##### Data for this task #####

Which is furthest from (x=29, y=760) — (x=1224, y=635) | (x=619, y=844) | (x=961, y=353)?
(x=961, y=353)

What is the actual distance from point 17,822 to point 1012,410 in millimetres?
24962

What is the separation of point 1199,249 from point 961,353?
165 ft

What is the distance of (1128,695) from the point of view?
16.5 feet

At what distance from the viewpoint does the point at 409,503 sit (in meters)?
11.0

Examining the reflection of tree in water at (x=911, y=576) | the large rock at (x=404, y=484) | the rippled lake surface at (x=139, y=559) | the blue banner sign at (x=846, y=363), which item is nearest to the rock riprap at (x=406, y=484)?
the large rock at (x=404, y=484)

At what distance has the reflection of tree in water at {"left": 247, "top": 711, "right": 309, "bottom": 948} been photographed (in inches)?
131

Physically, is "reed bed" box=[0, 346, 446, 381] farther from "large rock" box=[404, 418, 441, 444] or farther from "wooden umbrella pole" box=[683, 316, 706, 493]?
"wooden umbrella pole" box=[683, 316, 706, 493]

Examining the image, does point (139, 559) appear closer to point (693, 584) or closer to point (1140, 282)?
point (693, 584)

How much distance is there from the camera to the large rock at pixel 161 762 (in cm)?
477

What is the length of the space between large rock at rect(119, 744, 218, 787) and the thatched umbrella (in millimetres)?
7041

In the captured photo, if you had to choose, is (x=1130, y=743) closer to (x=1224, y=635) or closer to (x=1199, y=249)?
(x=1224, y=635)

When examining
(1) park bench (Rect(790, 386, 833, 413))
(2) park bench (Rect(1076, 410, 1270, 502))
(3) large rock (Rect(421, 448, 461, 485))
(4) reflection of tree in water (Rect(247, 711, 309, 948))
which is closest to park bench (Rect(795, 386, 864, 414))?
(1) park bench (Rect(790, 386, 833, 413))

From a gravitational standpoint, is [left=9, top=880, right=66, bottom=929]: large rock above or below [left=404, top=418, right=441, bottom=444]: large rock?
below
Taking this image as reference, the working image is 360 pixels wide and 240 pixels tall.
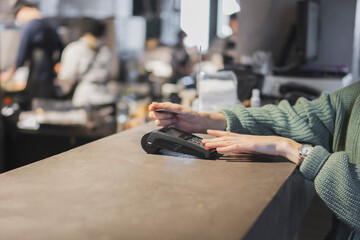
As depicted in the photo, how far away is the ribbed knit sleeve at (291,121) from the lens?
63.3 inches

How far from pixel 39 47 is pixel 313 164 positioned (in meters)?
5.67

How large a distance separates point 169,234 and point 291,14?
3.17 meters

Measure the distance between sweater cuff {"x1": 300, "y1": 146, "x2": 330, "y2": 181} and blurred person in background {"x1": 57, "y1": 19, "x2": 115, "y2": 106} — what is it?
14.9ft

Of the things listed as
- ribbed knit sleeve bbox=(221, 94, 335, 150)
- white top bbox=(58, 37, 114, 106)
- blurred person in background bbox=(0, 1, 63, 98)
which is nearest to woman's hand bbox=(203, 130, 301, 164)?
ribbed knit sleeve bbox=(221, 94, 335, 150)

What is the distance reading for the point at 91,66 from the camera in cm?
575

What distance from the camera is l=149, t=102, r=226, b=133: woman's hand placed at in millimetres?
1645

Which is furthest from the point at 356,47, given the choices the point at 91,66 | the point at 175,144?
the point at 91,66

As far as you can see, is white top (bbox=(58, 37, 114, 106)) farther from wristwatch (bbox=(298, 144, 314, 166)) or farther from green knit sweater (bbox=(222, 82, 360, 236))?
wristwatch (bbox=(298, 144, 314, 166))

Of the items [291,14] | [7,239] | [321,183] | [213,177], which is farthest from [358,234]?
[291,14]

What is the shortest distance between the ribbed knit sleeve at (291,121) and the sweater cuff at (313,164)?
8.9 inches

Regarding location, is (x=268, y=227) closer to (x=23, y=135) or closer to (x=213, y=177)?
(x=213, y=177)

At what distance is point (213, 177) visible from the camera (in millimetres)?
1202

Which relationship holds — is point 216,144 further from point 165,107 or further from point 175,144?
point 165,107

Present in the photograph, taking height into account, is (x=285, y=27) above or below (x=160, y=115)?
above
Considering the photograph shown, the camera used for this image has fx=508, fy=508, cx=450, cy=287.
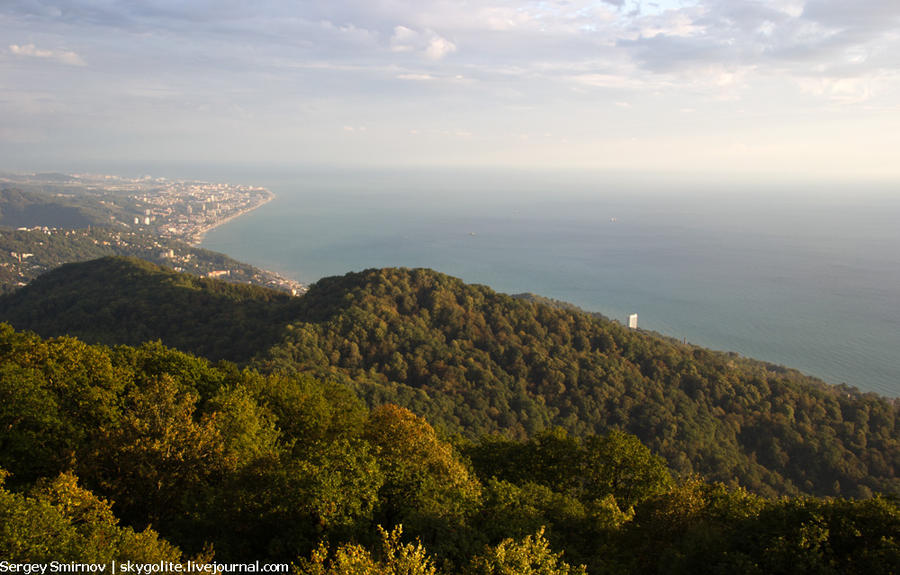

#####

— What is needed —
Can you write out all of the records above word for word, leaving the pictures out?

— Exercise output —
Which is furthest from (x=29, y=760) — (x=1224, y=635) | (x=619, y=844) | (x=961, y=353)?
(x=961, y=353)

What is the actual distance from point 17,822 to point 1012,410 in millimetres?
24962

What is the separation of point 1199,249 from point 961,353?
165 ft

What is the distance of (1128,695) from the point of view?
16.5 feet

At what distance from the viewpoint does the point at 409,503 sit (in meters)?
11.0

Examining the reflection of tree in water at (x=911, y=576) | the large rock at (x=404, y=484) | the rippled lake surface at (x=139, y=559) | the blue banner sign at (x=846, y=363), which item is nearest to the rock riprap at (x=406, y=484)?
the large rock at (x=404, y=484)

At what distance has the reflection of tree in water at {"left": 247, "top": 711, "right": 309, "bottom": 948} been photographed (in inches)?
131

Physically, is "reed bed" box=[0, 346, 446, 381] farther from "large rock" box=[404, 418, 441, 444] or farther from "wooden umbrella pole" box=[683, 316, 706, 493]?
"wooden umbrella pole" box=[683, 316, 706, 493]

Examining the image, does point (139, 559) appear closer to point (693, 584) or closer to point (1140, 282)?
point (693, 584)

How much distance is there from the camera to the large rock at pixel 161 762 (in cm)?
477

What is the length of the space between large rock at rect(119, 744, 218, 787) and the thatched umbrella (in millimetres)?
7041

In the captured photo, if you had to choose, is (x=1130, y=743) closer to (x=1224, y=635) or closer to (x=1199, y=249)?
(x=1224, y=635)

When examining
(1) park bench (Rect(790, 386, 833, 413))
(2) park bench (Rect(1076, 410, 1270, 502))
(3) large rock (Rect(421, 448, 461, 485))
(4) reflection of tree in water (Rect(247, 711, 309, 948))
which is closest to park bench (Rect(795, 386, 864, 414))?
(1) park bench (Rect(790, 386, 833, 413))

From a gravitational standpoint, is [left=9, top=880, right=66, bottom=929]: large rock above or below [left=404, top=418, right=441, bottom=444]: large rock?
below
Taking this image as reference, the working image is 360 pixels wide and 240 pixels tall.
As depicted in the photo, how far away is the ribbed knit sleeve at (291,121) from the lens?
63.3 inches

How far from pixel 39 47 is pixel 313 164 positioned (in meters)?
5.67

How large a distance separates point 169,234 and point 291,14?
3.17 meters

Measure the distance between sweater cuff {"x1": 300, "y1": 146, "x2": 330, "y2": 181} and blurred person in background {"x1": 57, "y1": 19, "x2": 115, "y2": 106} — what is it?
14.9ft

Of the things listed as
- ribbed knit sleeve bbox=(221, 94, 335, 150)
- white top bbox=(58, 37, 114, 106)
- blurred person in background bbox=(0, 1, 63, 98)
which is nearest to woman's hand bbox=(203, 130, 301, 164)?
ribbed knit sleeve bbox=(221, 94, 335, 150)

What is the distance reading for the point at 91,66 from the camera in cm?
575

What distance from the camera is l=149, t=102, r=226, b=133: woman's hand placed at in millimetres?
1645

Which is furthest from the point at 356,47, given the choices the point at 91,66 | the point at 175,144?
the point at 91,66

As far as you can see, is white top (bbox=(58, 37, 114, 106)) farther from wristwatch (bbox=(298, 144, 314, 166)) or farther from green knit sweater (bbox=(222, 82, 360, 236))?
wristwatch (bbox=(298, 144, 314, 166))

Of the items [291,14] | [7,239] | [321,183] | [213,177], which is farthest from [358,234]?
[291,14]

What is the shortest distance between the ribbed knit sleeve at (291,121) and the sweater cuff at (313,164)?
8.9 inches

Regarding location, is (x=268, y=227) closer to (x=23, y=135) or closer to (x=213, y=177)?
(x=213, y=177)

At what distance is point (213, 177) visible from the camera (in millimetres)?
1202

Which relationship holds — is point 216,144 further from point 165,107 or further from point 175,144?
point 165,107

Present in the photograph, taking height into account, is (x=285, y=27) above or below (x=160, y=115)?
above
Considering the photograph shown, the camera used for this image has fx=508, fy=508, cx=450, cy=287.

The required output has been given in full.